• [EXERCICE PROPOSÉ]
Les affirmations suivantes sont-elles d’accord avec le texte sur les sites de rencontre donné plus bas ? Pour chacune, répondez par oui ou par non et recopiez mot pour mot les mots du texte qui tranchent.
(a) Pour trouver l’amour, il faut y consacrer beaucoup de temps.
(b) Les abonnés aux clubs de rencontre finissent par trouver l’amour idéal qu’ils disent chercher.
(c) Selon le texte, les amours physiques et les amours du cœur et de l’esprit devraient normalement s’exclure.

• [DOCUMENT SOURCE]
==================================================

Inutile d’attendre d’eux qu’ils s’intéressent
à d’autres choses, la politique ou la création.
En conséquence, ils inspirent aux tiers le même
sentiment d’effroi que l’on ressent devant un
joueur invétéré ou un drogué
chronique. Nous ne les condamnons pas ici, ce n’est
pas notre rôle. Mais il nous parait difficile d’en
faire des modèles.
La
plupart de ceux et celles qui sont venus sur les sites de
rencontre disent être à la recherche de ce
que l’on nomme encore l’ « amour »,
au delà même du fait de construire une liaison
durable ou un mariage. Nous ne nous engagerons pas ici dans
une impossible définition objective de l’ «
amour ». Disons seulement que, pour trouver l’amour,
il faut mettre beaucoup de temps, d’attention à
l’autre et à soi, d’intelligence réfléchie.
Il faut aussi inscrire cet amour dans des occasions de dépassement
du type de celles que Saint Exupéry désignait
en disant qu’aimer n’est pas se regarder soi-même
mais c’est regarder ensemble au-delà de soi.
Ceci nous parait vrai aussi bien concernant les amours physiques
que les amours du cœur et de l’esprit –
qui d’ailleurs normalement ne devraient pas s’exclure.
Ceci est vrai également aussi bien des amours dits
conjugaux que des amours à plusieurs partagés
sur un mode durable.
Or
chacun peut constater que les abonnés aux Clubs de
rencontre qui affirment être à la recherche
d’un tel amour idéal font, sous la pression
de la machine impitoyable ayant pris la commande de leur
cerveau et de leur corps, tout ce qu’il faut pour
ne pas le trouver. L’espoir de toujours rencontrer
mieux fait qu’ils se comportent finalement comme les
dragueurs que par ailleurs ils se refusent d’être
: ils finissent par trouver leur bonheur – ou leur
occupation - dans une recherche perpétuelle, d’autant
plus contraignante qu’elle n’aboutit pas. Malheur
évidemment à ceux qui s’imagineraient
pouvoir entretenir des relations amoureuses normales et
donc un tant soit peu permanentes et approfondies avec eux.

==================================================

• [INFORMATIONS AFFICHÉES]
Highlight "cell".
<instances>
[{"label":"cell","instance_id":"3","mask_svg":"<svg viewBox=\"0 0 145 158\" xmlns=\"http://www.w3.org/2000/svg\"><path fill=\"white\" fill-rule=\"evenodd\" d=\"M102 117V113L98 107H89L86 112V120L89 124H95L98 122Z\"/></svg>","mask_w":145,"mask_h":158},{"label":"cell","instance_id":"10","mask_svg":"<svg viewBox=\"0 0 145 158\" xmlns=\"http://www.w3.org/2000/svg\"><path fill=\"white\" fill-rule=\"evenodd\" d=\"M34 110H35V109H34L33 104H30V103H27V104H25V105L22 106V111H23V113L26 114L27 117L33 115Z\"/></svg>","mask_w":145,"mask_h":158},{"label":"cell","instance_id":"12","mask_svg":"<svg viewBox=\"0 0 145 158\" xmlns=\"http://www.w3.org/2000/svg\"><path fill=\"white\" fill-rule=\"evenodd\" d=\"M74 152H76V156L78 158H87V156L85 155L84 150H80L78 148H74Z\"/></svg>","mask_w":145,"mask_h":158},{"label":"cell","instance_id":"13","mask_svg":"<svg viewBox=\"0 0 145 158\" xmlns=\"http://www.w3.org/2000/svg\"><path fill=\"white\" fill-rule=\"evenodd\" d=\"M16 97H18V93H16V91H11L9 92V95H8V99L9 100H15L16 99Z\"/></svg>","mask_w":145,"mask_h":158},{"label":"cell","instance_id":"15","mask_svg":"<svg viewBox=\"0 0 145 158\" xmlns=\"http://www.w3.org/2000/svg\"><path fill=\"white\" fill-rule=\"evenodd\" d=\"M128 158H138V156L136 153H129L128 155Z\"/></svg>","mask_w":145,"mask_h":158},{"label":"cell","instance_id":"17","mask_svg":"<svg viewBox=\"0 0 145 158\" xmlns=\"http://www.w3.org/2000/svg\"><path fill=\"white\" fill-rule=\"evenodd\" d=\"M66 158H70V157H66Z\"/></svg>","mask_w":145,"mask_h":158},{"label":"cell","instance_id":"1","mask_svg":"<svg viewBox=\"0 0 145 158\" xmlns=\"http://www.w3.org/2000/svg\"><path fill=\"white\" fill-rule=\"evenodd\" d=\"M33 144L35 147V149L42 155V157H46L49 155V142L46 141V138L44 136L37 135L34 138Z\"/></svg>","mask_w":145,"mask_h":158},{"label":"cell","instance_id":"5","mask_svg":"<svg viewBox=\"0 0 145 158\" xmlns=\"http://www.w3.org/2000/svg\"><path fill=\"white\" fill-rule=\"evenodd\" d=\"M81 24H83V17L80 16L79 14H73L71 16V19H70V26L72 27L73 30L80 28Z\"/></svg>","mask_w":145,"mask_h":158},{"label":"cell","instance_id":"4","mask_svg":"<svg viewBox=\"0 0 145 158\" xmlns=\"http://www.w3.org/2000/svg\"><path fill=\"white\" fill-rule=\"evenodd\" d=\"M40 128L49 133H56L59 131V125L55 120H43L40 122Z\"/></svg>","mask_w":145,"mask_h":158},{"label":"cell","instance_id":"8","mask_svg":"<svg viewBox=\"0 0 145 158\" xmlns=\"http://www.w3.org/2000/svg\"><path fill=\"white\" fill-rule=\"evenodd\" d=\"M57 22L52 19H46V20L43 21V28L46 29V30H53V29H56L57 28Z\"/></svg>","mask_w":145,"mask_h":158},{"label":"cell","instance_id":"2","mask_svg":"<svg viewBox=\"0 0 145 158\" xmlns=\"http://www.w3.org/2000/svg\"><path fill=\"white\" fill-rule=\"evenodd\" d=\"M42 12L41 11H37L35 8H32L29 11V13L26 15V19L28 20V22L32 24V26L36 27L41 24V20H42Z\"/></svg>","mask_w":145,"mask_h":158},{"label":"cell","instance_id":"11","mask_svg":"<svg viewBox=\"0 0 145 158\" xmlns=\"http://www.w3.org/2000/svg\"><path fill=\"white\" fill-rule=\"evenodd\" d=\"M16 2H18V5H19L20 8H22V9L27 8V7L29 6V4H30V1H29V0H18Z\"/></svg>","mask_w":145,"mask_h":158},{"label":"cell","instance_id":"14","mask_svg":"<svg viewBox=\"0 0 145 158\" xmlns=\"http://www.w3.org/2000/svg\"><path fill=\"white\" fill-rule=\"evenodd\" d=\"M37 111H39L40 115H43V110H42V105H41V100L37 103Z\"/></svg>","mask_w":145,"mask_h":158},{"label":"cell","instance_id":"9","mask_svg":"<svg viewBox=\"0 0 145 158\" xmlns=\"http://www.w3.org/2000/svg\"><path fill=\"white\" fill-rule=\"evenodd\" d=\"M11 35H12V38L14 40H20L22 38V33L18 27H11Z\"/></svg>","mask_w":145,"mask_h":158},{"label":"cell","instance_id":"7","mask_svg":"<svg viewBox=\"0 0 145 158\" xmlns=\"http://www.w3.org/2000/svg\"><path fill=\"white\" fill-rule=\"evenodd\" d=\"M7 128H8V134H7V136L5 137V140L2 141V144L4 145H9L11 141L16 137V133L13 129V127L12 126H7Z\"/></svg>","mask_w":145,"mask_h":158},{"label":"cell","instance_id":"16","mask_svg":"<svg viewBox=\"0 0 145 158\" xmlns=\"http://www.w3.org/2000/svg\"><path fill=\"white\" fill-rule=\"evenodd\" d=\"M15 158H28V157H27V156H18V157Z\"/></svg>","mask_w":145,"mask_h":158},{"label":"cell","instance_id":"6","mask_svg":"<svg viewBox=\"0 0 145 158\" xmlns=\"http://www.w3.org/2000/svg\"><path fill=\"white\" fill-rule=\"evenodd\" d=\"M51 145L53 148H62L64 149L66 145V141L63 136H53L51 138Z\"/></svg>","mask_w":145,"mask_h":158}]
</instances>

==================================================

• [RÉPONSE RÉDIGÉE]
(a) Oui : « pour trouver l’amour, il faut mettre beaucoup de temps, d’attention à l’autre et à soi, d’intelligence réfléchie. »
(b) Non : « font, sous la pression de la machine impitoyable ayant pris la commande de leur cerveau et de leur corps, tout ce qu’il faut pour ne pas le trouver. »
(c) Non : « qui d’ailleurs normalement ne devraient pas s’exclure. »